MARYLAND'S LOW-INCOME housing market is headed into a crisis: Nearly half of 35,000 low-income units statewide may be lost in the next four years because their owners are thinking of quitting subsidy programs. Owners can make more money by charging market-rate rents, which are soaring, or by selling the buildings.

The result can be seen in Baltimore City: 43 percent of tenants with Section 8 vouchers cannot find qualifying apartments or landlords willing to accept them.

In coming months, the situation is only likely to grow worse as the pool of low- income housing shrinks.

"We simply don't have enough rental units, period," says Becky Sherblom of the Maryland Center for Community Development.

We don't begrudge building owners their desire to make money in the current market. Take a 46-unit townhouse apartment complex in Baltimore's Ridgely's Delight as an example. Twenty years ago, a partnership headed by C. William Struever enrolled it in a subsidy program. Having fulfilled its contract, the partnership wants out. It plans to sell the units, displacing its Section 8 tenants.

Hundreds of other Section 8 units throughout the metropolitan area are being removed from the inventory. Among these is West Baltimore's 900-unit Uplands Apartment complex. Meanwhile, many private landlords are paring down their low-end inventories because lead paint liability cases and problems in obtaining insurance have made their business too difficult.

This wasn't supposed to happen. In fact, about 10 years ago, when a bevy of subsidy contracts expired, most owners extended them because that was the thing to do in the economic conditions of the time.

This is not an attractive option now, due to a huge appreciation in property prices and spiraling rents in the open market.

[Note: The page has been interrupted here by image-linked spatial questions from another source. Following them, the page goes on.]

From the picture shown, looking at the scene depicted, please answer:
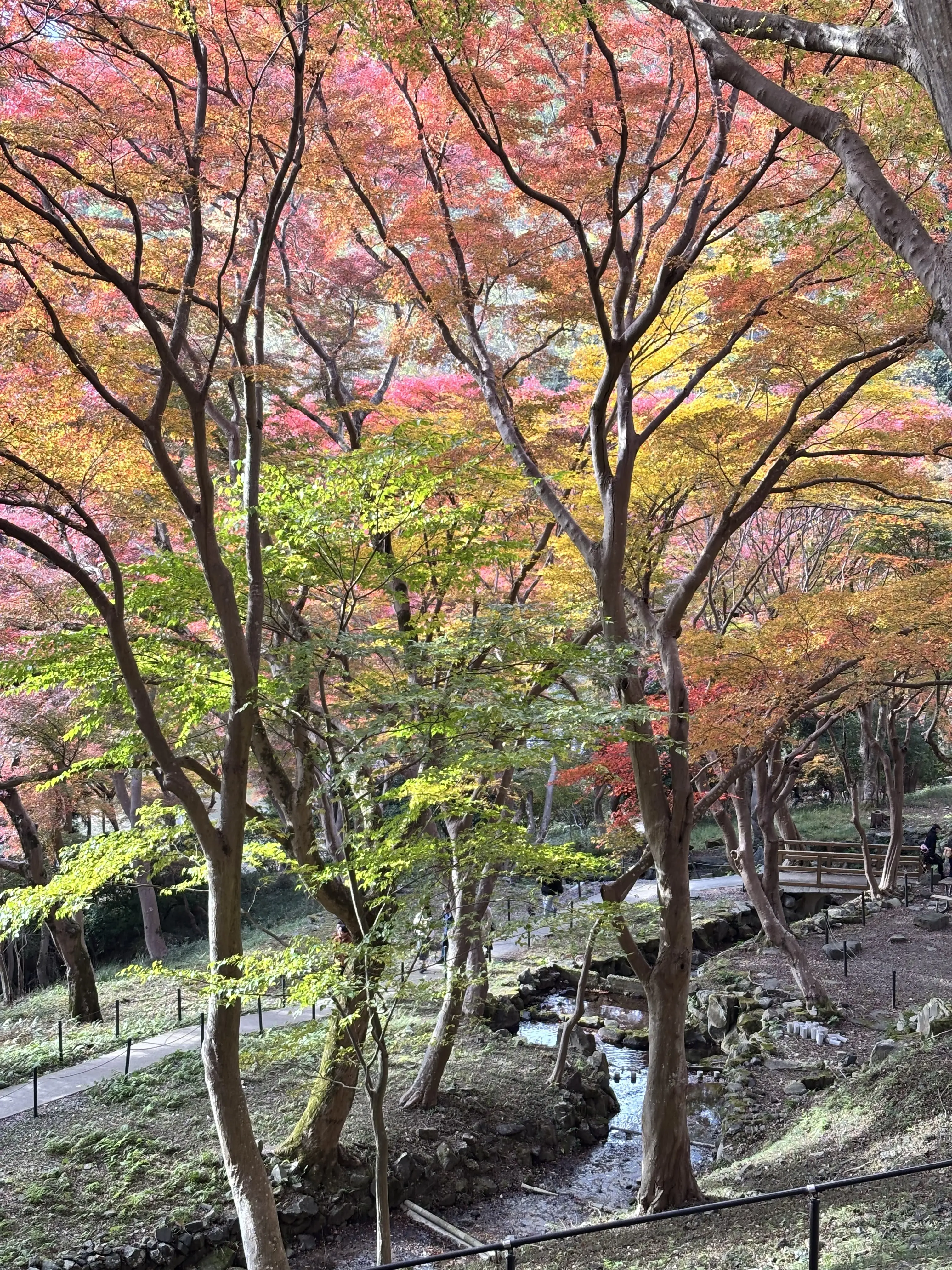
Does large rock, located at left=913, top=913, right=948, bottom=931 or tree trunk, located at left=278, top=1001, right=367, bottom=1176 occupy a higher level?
tree trunk, located at left=278, top=1001, right=367, bottom=1176

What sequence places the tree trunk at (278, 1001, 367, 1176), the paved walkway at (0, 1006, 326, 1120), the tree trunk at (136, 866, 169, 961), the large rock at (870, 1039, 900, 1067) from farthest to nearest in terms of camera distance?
the tree trunk at (136, 866, 169, 961) < the paved walkway at (0, 1006, 326, 1120) < the large rock at (870, 1039, 900, 1067) < the tree trunk at (278, 1001, 367, 1176)

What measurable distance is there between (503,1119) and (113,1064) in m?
5.01

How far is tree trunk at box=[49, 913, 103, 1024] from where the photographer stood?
13.8 metres

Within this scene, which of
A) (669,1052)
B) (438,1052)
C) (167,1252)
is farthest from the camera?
(438,1052)

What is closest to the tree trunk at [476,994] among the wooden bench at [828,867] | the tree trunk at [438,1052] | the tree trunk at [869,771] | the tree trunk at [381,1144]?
the tree trunk at [438,1052]

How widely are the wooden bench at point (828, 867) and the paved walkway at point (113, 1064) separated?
483 inches

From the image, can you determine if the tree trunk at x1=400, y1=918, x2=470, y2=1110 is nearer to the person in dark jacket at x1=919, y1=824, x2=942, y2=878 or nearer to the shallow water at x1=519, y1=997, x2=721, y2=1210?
the shallow water at x1=519, y1=997, x2=721, y2=1210

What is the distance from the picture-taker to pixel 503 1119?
1058 centimetres

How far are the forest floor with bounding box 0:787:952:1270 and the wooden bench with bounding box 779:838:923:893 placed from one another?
6.24 metres

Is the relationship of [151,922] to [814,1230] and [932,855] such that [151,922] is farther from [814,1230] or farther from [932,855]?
[932,855]

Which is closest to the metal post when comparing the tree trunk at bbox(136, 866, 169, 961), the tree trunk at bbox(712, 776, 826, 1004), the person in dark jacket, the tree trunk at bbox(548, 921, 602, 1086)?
the tree trunk at bbox(548, 921, 602, 1086)

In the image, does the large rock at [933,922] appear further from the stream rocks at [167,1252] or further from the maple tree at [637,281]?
the stream rocks at [167,1252]

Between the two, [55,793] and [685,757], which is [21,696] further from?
[685,757]

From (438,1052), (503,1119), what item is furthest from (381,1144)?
(503,1119)
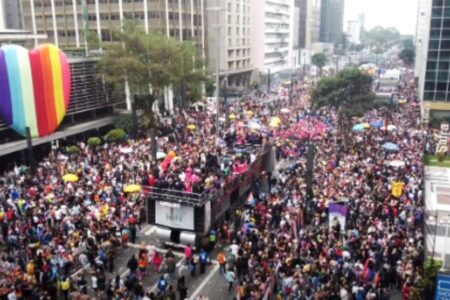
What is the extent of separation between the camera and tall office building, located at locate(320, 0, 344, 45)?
17975 cm

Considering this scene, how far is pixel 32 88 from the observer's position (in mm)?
30641

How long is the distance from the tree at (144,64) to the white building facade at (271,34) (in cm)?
4676

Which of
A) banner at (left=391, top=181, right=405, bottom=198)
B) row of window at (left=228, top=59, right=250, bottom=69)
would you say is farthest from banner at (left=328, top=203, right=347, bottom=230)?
row of window at (left=228, top=59, right=250, bottom=69)

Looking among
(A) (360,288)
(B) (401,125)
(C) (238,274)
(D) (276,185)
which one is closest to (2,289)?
(C) (238,274)

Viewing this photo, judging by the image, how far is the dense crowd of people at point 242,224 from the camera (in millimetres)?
16328

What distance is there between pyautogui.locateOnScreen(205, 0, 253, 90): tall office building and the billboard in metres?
48.8

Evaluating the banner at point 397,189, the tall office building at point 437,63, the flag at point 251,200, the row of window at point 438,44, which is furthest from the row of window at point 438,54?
the flag at point 251,200

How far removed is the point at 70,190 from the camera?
79.8 feet

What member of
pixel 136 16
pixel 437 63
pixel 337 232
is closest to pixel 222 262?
pixel 337 232

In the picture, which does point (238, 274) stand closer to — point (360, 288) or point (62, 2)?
point (360, 288)

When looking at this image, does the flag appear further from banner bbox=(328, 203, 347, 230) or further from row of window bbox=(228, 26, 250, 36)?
row of window bbox=(228, 26, 250, 36)

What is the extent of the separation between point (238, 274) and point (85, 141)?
25.2 metres

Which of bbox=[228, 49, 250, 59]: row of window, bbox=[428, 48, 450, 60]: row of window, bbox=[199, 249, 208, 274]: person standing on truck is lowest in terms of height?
bbox=[199, 249, 208, 274]: person standing on truck

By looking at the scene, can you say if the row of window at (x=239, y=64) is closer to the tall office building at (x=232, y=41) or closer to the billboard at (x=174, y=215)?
the tall office building at (x=232, y=41)
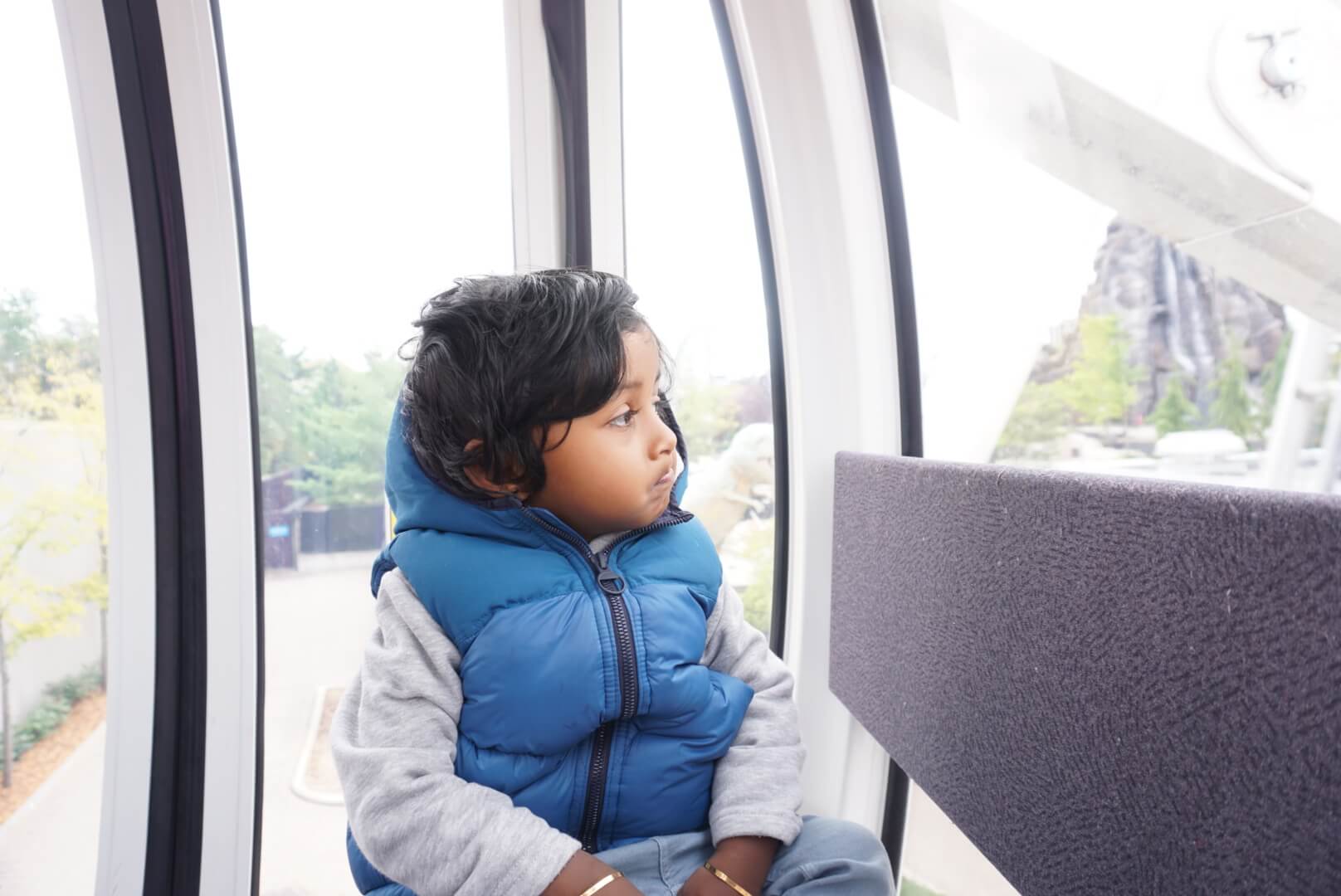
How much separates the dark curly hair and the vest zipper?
0.10m

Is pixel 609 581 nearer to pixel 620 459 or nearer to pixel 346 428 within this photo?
pixel 620 459

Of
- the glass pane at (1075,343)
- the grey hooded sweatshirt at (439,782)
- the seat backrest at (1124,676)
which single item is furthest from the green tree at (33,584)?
the glass pane at (1075,343)

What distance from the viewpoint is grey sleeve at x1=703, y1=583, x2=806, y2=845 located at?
981mm

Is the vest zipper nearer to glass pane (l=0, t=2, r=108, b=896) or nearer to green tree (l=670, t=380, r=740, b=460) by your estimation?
green tree (l=670, t=380, r=740, b=460)

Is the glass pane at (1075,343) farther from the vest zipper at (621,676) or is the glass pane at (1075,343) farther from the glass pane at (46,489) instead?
the glass pane at (46,489)

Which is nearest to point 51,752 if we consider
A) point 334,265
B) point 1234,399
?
point 334,265

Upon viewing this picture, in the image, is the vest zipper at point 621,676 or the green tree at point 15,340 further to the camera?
the green tree at point 15,340

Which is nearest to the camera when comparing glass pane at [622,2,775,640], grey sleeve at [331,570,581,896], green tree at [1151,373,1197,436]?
grey sleeve at [331,570,581,896]

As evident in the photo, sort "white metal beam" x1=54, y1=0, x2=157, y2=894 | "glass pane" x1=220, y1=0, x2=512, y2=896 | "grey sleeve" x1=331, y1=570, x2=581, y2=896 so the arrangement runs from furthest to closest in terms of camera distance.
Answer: "glass pane" x1=220, y1=0, x2=512, y2=896 < "white metal beam" x1=54, y1=0, x2=157, y2=894 < "grey sleeve" x1=331, y1=570, x2=581, y2=896

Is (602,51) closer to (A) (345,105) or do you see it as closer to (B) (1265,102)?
(A) (345,105)

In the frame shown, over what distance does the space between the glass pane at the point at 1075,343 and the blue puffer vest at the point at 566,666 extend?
0.62 m

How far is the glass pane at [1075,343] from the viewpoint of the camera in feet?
4.13

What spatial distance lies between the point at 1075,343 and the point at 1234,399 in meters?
0.29

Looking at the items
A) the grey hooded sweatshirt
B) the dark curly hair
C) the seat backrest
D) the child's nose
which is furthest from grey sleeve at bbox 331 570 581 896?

There is no quick fix. The only long-term answer is more construction of low-income projects. And that, unfortunately, is unlikely to happen as long as all levels of government - from federal to state and local - are in the throes of budget squeezes.

Until more low-income housing becomes available, the social consequences could be devastating, Legal Aid Bureau representatives warn. Some families that lose their shelter may end up on the skids. Maryland is neglecting the coming crisis at its own peril because the consequences of dislocation are not going to be pretty: more poverty, hopelessness and crime.